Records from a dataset
--------------------------------
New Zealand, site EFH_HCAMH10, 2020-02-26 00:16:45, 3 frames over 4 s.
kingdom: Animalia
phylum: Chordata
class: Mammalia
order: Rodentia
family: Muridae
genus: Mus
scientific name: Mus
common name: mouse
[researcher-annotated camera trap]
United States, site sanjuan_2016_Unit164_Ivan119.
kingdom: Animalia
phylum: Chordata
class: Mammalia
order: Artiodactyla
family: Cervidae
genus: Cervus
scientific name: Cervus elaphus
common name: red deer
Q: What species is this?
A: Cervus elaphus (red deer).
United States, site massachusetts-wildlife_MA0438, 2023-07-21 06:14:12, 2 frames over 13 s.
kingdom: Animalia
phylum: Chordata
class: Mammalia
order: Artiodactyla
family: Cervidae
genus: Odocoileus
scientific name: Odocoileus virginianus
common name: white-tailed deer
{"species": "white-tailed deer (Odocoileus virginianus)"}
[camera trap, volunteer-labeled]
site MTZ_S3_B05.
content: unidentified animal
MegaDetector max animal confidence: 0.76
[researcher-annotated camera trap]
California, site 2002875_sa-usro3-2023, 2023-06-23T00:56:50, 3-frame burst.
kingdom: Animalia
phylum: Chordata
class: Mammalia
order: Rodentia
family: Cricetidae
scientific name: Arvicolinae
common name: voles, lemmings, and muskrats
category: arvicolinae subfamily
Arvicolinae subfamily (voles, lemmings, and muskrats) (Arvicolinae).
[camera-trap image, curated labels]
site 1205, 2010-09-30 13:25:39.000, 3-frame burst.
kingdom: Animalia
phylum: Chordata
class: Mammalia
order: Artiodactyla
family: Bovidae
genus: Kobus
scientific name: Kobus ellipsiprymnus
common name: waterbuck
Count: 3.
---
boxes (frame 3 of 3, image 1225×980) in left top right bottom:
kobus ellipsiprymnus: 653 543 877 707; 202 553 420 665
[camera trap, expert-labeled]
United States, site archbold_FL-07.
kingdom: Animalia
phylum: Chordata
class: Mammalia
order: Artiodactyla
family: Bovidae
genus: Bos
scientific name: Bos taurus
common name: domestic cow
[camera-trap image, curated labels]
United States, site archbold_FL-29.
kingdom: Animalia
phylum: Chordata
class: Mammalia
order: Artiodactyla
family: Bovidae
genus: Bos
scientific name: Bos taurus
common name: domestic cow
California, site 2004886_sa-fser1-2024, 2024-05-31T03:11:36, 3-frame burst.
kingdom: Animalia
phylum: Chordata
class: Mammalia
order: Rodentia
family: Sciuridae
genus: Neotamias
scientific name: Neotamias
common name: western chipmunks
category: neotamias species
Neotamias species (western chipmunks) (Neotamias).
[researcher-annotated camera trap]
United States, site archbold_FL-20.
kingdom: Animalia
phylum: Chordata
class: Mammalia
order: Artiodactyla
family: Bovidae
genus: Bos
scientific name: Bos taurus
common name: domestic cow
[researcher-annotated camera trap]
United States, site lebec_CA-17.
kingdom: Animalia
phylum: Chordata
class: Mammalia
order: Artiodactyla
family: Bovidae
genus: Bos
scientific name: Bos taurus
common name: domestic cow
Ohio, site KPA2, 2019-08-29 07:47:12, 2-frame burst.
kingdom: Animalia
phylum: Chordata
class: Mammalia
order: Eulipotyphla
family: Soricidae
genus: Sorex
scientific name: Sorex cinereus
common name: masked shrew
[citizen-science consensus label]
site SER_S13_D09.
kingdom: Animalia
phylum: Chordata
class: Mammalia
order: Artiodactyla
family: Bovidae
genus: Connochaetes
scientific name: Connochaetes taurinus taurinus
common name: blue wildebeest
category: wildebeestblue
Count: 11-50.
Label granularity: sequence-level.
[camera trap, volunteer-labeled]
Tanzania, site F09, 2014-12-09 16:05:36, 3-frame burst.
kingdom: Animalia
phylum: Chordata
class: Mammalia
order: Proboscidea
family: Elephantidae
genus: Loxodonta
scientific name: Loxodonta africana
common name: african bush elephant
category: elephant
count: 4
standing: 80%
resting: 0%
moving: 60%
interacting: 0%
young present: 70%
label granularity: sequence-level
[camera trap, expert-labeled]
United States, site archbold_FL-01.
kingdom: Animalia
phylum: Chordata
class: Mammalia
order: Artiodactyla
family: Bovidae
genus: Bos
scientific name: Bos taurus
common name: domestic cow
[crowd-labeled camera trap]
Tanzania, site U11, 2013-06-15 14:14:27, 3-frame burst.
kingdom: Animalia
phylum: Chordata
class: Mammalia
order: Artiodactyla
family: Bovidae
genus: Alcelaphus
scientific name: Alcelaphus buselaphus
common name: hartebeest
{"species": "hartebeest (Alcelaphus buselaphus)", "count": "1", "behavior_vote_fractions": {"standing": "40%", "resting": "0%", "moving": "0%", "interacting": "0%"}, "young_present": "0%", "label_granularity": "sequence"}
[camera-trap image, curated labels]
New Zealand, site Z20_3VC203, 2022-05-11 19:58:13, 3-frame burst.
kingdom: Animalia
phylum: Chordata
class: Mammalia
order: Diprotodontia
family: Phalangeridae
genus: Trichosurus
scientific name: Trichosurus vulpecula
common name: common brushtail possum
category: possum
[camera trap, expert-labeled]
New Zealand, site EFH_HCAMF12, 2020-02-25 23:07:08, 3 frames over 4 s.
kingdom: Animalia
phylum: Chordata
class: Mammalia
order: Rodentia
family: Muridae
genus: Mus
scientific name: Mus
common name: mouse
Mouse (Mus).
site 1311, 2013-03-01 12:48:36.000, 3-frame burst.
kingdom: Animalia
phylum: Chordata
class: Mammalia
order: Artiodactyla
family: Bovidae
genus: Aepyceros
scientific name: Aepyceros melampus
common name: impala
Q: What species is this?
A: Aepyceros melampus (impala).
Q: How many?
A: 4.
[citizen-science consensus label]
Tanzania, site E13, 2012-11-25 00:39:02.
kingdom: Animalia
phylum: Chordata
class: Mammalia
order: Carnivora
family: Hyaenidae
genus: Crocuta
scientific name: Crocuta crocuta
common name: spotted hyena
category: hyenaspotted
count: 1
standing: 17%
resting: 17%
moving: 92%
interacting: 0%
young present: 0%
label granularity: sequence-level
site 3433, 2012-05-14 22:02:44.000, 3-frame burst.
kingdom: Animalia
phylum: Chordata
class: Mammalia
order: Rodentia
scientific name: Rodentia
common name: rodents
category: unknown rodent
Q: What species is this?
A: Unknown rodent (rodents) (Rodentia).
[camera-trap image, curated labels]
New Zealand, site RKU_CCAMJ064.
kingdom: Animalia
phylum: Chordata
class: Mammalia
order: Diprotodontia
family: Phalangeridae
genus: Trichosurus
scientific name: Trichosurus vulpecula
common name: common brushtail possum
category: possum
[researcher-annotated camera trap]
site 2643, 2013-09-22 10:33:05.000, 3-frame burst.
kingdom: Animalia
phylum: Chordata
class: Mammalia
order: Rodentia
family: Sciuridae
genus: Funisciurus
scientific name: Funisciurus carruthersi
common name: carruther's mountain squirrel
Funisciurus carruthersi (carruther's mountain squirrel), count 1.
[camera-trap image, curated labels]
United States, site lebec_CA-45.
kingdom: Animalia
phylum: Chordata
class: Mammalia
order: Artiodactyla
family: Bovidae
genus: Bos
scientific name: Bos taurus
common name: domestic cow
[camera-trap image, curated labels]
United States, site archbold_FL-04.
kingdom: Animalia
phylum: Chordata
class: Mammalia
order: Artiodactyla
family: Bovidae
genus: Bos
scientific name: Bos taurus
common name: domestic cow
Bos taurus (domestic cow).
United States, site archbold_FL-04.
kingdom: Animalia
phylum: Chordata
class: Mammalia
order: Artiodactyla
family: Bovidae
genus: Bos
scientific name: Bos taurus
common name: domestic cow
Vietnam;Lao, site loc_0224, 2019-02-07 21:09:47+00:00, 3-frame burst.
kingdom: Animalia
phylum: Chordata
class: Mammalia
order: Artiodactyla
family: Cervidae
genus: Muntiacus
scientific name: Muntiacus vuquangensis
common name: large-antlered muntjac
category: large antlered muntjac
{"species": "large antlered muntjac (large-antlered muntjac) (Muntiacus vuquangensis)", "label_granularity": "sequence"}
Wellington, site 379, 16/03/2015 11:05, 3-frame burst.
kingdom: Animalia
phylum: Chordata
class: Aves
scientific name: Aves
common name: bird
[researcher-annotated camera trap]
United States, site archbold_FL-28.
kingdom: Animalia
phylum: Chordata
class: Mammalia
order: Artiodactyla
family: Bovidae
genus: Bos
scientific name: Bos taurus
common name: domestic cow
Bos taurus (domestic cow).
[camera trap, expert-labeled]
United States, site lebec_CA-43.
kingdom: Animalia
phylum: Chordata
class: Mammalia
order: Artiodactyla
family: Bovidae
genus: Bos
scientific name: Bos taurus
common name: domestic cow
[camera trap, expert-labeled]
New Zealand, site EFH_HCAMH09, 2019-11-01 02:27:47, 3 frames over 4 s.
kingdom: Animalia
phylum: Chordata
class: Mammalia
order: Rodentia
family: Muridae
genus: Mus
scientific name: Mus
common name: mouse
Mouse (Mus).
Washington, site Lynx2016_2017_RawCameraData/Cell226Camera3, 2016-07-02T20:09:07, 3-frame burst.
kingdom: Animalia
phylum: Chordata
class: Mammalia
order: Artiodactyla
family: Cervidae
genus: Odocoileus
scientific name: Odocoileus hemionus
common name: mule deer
--------------------------------
Work order: Look through the entries above; find each line with the word "Muntiacus" and copy it.

Solution for this exercise:
genus: Muntiacus
scientific name: Muntiacus vuquangensis
{"species": "large antlered muntjac (large-antlered muntjac) (Muntiacus vuquangensis)", "label_granularity": "sequence"}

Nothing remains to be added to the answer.